Assignment: Every line containing the word "оппонентов" is to be copied from the data below.

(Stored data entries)
====
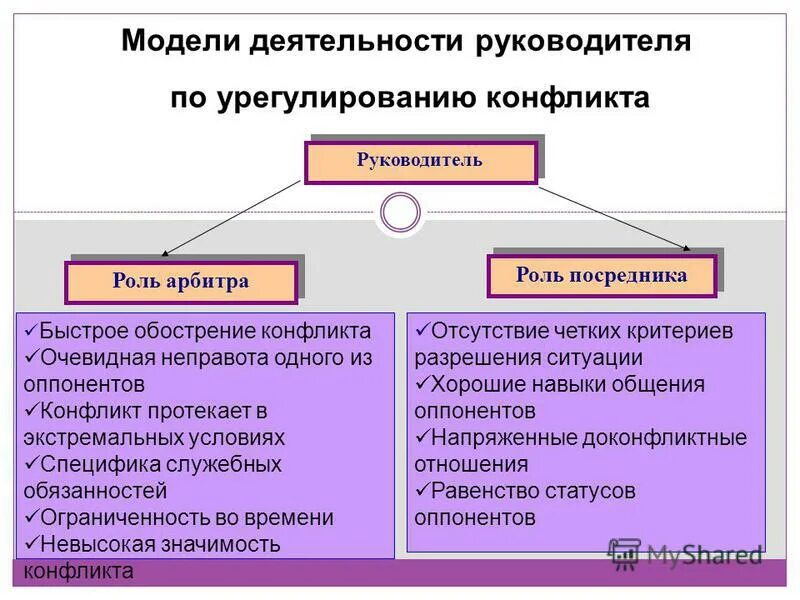 Модели деятельности руководителя по урегулированию конфликта

Руководитель

Роль арбитра

Роль посредника

✓Быстрое обострение конфликта
✓Очевидная неправота одного из оппонентов
✓Конфликт протекает в экстремальных условиях
✓Специфика служебных обязанностей
✓Ограниченность во времени
✓Невысокая значимость конфликта

✓Отсутствие четких критериев разрешения ситуации
✓Хорошие навыки общения оппонентов
✓Напряженные доконфликтные отношения
✓Равенство статусов оппонентов

MyShared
====
Your solution:
✓Очевидная неправота одного из оппонентов
✓Хорошие навыки общения оппонентов
✓Равенство статусов оппонентов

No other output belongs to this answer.